HSBC Wins Motion to Dismiss Purported Nationwide Class of BLMIS Investors

September 15, 2016

On September 15, 2016, HSBC’s motion to dismiss a complaint filed on behalf of a proposed nationwide class of investors in Bernard L. Madoff Investment Securities LLC against various HSBC affiliates was granted on the grounds that the United States District Court for the Southern District of New York lacked personal jurisdiction and the plaintiffs’ claims were barred by the Securities Litigation Uniform Standards Act (SLUSA).

The lead plaintiffs, who were direct investors in BLMIS and had no relationship with HSBC, claimed that the HSBC defendants perpetuated Madoff’s Ponzi scheme by serving as the administrators and custodians for certain BLMIS “feeder” funds. The plaintiffs sought to recover under theories of aiding and abetting fraud, aiding and abetting breach of fiduciary duty, aiding and abetting conversion, and unjust enrichment.

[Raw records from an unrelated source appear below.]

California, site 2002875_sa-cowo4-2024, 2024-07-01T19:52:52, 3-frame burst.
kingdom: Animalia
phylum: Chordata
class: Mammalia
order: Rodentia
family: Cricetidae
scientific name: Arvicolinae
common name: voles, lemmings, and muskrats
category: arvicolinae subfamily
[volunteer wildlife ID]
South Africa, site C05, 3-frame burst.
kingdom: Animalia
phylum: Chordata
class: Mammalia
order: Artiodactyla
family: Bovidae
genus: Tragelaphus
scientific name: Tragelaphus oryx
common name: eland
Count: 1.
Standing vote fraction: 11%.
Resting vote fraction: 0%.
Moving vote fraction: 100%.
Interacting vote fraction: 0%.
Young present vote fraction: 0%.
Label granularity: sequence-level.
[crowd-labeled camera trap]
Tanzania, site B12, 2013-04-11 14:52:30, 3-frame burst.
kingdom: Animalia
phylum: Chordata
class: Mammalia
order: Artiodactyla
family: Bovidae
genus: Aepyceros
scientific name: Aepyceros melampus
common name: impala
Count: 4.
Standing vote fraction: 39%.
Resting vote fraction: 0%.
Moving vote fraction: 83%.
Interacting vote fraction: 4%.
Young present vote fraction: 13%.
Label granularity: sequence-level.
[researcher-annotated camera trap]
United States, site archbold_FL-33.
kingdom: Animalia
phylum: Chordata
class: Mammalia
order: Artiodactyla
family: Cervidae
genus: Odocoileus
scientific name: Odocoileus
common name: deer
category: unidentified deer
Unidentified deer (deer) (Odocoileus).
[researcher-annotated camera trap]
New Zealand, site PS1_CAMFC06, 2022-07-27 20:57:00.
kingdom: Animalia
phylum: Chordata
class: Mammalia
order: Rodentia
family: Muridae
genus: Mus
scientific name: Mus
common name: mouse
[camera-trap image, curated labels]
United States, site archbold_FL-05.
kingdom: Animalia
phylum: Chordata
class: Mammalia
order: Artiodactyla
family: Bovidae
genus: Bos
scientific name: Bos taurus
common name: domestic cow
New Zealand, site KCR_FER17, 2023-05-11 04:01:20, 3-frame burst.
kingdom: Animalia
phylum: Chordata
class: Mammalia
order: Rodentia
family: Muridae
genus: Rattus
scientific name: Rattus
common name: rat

In granting the motion to dismiss, U.S. District Judge Laura Taylor Swain found that the foreign HSBC defendants’ alleged communications with New York-based BLMIS and the transmittal of monies into New York to ensure compliance with contracts negotiated and executed outside of New York were insufficient to establish specific personal jurisdiction over those defendants, and that other general allegations that the foreign HSBC defendants marketed structured products, thereby increasing the flow of money to BLMIS, were likewise insufficient to establish specific personal jurisdiction. Judge Swain also rejected plaintiffs’ agency theory of personal jurisdiction, emphasizing that the foreign HSBC Defendants did not exercise control over either Madoff or BLMIS.  Finally, Judge Swain dismissed the claims against the only U.S.-based defendant, HSBC Bank USA, N.A., pursuant to SLUSA, finding that the plaintiffs’ claims were squarely precluded by the statute as interpreted by governing precedent, which bars certain class actions alleging state law claims based on misrepresentations or omissions of material facts in connection with the purchase or sale of national exchange-traded securities.

The plaintiffs have not yet indicated whether they intend to appeal the decision to the Second Circuit.